Today’s Wisconsin State Journal covers the String Phenomenology 2011 conference going on in Madison this week, where, according to the organizers, about 100 scientists are discussing how to “test string theory”:
The Madison conference is something of a milestone in the study of string theory, Shiu said, because it represents 10 years of thought and advances. “It means the field is moving forward, that interesting things are going on,” he said.
Kane agreed and said much of the conference focuses on the predictive powers of string theory. If the theory can predict the existence of certain particles or behaviors, Kane said, and those are then borne out by successful experiments at projects such as the Large Hadron Collider in Europe, string theory would become an accepted explanation for the workings of the universe.

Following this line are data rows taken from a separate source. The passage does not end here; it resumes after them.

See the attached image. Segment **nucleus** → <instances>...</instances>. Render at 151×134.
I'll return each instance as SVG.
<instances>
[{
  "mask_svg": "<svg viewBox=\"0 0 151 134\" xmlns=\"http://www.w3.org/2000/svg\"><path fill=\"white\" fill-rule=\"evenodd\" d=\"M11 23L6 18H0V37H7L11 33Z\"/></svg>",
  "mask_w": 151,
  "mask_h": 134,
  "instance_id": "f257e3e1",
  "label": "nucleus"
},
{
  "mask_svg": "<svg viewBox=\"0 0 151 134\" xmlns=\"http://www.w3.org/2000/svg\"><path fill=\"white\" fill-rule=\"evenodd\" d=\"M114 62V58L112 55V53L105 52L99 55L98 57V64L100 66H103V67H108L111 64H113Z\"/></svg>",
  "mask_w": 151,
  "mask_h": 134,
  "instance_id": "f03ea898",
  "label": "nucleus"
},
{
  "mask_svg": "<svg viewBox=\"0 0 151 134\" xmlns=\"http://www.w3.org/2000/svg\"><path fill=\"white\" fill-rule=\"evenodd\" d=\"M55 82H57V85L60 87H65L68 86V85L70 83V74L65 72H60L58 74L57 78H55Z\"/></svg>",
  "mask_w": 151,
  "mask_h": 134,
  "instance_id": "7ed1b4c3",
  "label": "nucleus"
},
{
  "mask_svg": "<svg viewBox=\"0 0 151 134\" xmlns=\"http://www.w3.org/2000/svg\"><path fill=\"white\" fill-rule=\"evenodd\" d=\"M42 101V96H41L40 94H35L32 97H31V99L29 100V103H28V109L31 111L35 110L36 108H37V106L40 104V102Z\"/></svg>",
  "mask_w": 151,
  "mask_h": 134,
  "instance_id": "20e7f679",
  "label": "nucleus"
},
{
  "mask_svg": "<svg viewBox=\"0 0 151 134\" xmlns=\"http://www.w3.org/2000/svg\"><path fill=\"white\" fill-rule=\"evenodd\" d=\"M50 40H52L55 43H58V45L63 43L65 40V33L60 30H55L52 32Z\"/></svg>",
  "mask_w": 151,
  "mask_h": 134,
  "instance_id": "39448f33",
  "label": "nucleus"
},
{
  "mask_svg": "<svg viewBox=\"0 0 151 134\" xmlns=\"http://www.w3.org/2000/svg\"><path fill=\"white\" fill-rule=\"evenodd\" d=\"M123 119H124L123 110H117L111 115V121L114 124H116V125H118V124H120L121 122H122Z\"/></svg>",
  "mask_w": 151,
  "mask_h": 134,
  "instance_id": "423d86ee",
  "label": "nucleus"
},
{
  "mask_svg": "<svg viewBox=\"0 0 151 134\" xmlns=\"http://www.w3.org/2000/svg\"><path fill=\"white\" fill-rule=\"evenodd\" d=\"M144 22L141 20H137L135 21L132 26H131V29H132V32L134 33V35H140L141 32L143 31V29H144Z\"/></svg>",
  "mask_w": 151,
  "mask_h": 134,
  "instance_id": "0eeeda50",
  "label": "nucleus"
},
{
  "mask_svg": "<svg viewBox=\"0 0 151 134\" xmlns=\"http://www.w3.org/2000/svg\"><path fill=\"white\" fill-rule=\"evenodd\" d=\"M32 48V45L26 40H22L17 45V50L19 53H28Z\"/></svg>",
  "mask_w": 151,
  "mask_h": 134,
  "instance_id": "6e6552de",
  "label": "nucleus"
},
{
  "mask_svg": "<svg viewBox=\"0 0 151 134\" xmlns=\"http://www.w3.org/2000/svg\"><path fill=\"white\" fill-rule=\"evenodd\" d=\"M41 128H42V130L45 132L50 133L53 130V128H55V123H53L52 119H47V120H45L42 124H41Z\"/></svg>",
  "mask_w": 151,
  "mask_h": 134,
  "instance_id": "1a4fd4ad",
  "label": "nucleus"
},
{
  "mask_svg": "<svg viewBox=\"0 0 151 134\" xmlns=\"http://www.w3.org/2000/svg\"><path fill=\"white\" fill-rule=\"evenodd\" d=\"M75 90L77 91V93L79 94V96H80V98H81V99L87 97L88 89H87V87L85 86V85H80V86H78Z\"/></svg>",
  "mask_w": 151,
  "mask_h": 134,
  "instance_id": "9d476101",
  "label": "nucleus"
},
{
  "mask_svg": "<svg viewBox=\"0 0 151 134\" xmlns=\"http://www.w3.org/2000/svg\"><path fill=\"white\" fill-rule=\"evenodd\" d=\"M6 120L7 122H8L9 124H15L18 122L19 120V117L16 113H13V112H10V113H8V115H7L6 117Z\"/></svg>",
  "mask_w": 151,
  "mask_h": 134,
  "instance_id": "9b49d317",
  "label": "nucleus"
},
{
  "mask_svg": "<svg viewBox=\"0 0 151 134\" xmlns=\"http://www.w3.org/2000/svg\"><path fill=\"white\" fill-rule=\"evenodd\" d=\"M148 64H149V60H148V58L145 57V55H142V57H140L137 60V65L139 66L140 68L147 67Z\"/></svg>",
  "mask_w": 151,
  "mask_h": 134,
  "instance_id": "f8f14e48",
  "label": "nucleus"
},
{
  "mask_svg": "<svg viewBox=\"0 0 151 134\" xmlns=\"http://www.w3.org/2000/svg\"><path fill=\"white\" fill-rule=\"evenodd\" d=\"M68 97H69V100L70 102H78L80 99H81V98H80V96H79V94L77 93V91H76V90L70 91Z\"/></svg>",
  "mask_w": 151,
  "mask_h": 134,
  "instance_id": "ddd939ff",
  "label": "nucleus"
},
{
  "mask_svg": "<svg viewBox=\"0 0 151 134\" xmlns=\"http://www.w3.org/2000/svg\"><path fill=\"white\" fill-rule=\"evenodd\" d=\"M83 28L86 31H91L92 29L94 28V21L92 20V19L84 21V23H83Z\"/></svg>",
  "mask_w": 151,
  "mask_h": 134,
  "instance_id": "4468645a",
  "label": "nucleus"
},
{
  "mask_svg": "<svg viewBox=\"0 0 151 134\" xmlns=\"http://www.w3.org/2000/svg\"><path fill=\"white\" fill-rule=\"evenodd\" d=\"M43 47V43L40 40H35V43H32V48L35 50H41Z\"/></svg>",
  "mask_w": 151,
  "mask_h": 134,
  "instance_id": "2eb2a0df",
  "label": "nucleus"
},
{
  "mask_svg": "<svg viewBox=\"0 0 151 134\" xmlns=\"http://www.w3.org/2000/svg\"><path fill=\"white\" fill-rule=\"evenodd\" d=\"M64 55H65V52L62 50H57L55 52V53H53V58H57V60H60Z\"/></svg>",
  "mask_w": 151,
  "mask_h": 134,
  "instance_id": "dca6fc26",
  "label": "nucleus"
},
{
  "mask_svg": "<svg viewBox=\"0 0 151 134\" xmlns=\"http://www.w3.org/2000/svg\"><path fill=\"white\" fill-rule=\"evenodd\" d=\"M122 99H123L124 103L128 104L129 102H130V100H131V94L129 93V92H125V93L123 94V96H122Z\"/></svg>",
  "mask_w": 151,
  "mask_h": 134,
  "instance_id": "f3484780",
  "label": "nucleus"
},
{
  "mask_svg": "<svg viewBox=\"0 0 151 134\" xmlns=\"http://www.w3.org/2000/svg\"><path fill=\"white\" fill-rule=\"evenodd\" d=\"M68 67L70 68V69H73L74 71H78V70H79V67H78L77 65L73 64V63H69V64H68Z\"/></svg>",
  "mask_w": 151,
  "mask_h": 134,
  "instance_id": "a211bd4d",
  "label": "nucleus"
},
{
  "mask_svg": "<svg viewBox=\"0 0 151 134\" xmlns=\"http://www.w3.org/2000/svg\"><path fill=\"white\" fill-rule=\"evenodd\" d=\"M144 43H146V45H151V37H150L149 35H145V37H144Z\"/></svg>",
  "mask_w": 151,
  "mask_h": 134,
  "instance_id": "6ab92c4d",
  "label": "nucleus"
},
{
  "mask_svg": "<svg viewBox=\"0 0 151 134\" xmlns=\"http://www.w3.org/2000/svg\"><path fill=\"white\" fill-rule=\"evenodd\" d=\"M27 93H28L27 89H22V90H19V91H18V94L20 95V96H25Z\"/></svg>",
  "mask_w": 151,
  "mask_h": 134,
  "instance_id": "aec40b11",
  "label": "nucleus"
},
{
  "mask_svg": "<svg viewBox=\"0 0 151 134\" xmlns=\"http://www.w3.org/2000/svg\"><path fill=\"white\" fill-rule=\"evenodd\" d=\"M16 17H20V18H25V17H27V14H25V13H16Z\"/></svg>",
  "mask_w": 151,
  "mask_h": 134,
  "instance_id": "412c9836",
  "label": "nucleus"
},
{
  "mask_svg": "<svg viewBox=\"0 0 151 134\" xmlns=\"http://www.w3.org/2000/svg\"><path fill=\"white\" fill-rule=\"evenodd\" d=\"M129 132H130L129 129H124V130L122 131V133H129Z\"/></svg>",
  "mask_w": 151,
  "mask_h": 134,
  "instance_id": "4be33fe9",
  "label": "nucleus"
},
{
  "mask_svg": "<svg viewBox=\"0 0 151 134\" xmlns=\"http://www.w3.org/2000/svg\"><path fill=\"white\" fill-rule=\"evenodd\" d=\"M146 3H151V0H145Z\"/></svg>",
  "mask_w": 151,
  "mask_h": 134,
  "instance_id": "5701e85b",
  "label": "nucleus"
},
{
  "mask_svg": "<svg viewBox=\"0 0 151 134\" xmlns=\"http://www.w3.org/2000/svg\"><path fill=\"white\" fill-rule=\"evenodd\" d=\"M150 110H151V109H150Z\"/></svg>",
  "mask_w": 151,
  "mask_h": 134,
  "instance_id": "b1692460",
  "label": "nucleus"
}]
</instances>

Kane has a long history of making “predictions” based on string theory, including a 1997 Physics Today article String Theory is Testable, Even Supertestable, which gave a plot showing the masses of all superpartners, in the range of 50-300 GeV. His latest “generic predictions” from the conference are here(see page 22). These days most of the superpartners have for some reason moved up to 50 TeV, well beyond any hope of observation at the LHC. There’s a gluino though at a bit above current bounds of around 500 GeV, and claims that, with the right sort of analysis, this will be visible. Once this analysis gets done, one suspects the gluino will go join its friends at much higher masses. There’s also a “prediction” of the range of the Higgs mass, which happens to be within the range not yet ruled out.
Another conference going on at the moment is at Les Houches. There Luis Alvarez-Gaumé gave a survey talk about string theory, and in his conclusion he makes quite clear what he thinks of efforts like Kane’s:
One cannot make LHC-accessible predictions.
Update: After posting this, I remembered that I’d once read a much more interesting story about theoretical physics in the Wisconsin State Journal. This was from when Dirac, not string phenomenologists, came to town, and gave the paper an interview.